Fourteen-year-old fisher Muireann Kavanagh travelled from Arranmore Island in Co. Donegal to the European Parliament in Strasbourg for a series of meetings with MEPs, facilitated by Chris MacManus MEP.
She’s highlighting the recent closure of the line-caught pollack fishery and its impact on island and coastal communities in Ireland and elsewhere in Europe. Although pollack stocks remain strong in Ireland and the line-caught fishery is exceptionally low-impact, directed catching has been closed based on ICES advice.
‘The meetings went well and we felt we were listened to. We will continue to put pressure on the Irish government and fight for our future,’ Muireann Kavanagh said.
‘Meetings were very productive, we all agreed that the current one size fits all rules are detrimental to inshore fisheries and the future of island communities,’ commented her father Neily Kavanagh who travelled with her to Strasbourg to raie awareness of how coastal communities have been affected.
‘With Muireann’s testimony we can put a face to the effects of unfair EU policies,’ says Marta Cavallé, Executive Secretary of LIFE, which represents small-scale fisheries across Europe.
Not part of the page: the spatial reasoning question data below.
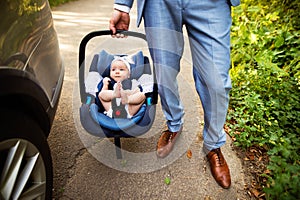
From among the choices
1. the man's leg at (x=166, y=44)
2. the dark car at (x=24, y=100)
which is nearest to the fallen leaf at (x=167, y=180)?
the man's leg at (x=166, y=44)

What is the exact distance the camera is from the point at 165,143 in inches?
93.7

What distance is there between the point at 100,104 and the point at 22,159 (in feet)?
2.63

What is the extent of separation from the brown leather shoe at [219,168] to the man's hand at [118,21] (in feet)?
3.90

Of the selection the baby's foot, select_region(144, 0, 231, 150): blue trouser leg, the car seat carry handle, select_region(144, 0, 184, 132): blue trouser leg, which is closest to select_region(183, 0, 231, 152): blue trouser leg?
select_region(144, 0, 231, 150): blue trouser leg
‘It is unacceptable that high-impact fishing of pollack is still allowed (as a bycatch species) while low-impact fishing is forbidden. It means closing access to those impacting the fishery less, having disproportionate socio-economic consequences on island communities, discouraging young fishers and leaving them with few alternative livelihoods and prospects for the future. Better science and also common sense, fair management measures are needed to protect both pollack and the young low-impact fishers of the future like Muireann.’
The Irish Islands Marine Resource Organisation producer organisation (IIMRO) is calling for an urgent new scientific studies on pollack to be carried out, arguing that the assessment that led to the recent closure of the pollack fishery is flawed and causing a disproportionate social impact on island and inshore fishing communities.
The organisation says new studies are needed so that up to date stock data can be collected to properly inform fisheries management. The pollack review planned for 2025 does not address the immediate impact of the closure of the directed fishery on many peripheral communities. Temporary supports must be provided so that there will be a fleet available to fish into the future when science catches up with reality.
IIMRO are members of the Low Impact Fishers of Europe (LIFE) and have been coordinating with other member organisations similarly affected by the restrictions. The closure of directed pollack fishing covers a huge area from the West of Scotland in the UK to the French channel coast (corresponding to ICES sub-areas 6 and 7).
In Brittany, hand-liners have been warning about the state of pollack populations for years. They have proposed several conservation measures, which have been repeatedly rejected. Today, their survival is at risk. Most of them are young fishers who work in a low impact manner and for whom pollack accounts for the majority of their catches.
IIMRO PO members are offering to participate in a new scientific program to collect line caught pollack samples from inshore waters which will give realistic data on pollack stocks around the Irish coast and improve data for pollack management. The organisation has written to ICES to request a meeting to discuss solutions using a participative and differentiated approach which harnesses the traditional knowledge of fishers like Muireann and her family, which goes back generations.
The Common Fisheries Policy regulation, adopted in 2013 promised to support islands and their fishers: Small offshore islands which are dependent on fishing should, where appropriate, be especially recognised and supported in order to enable them to survive and prosper.
This support has not materialised, either from the EU or national governments – and Muireann Kavanagh is asking why, and what support will now be provided.
‘We are hopeful that Muireann’s young voice can be heard and listened to in the corridors of Europe, they are not being heard in Ireland. We all have a duty to allow her and the future fisher’s to have a means to preserve Island life,’ said Jerry Early, who chairs the Irish Islands Marine Resource Organisation.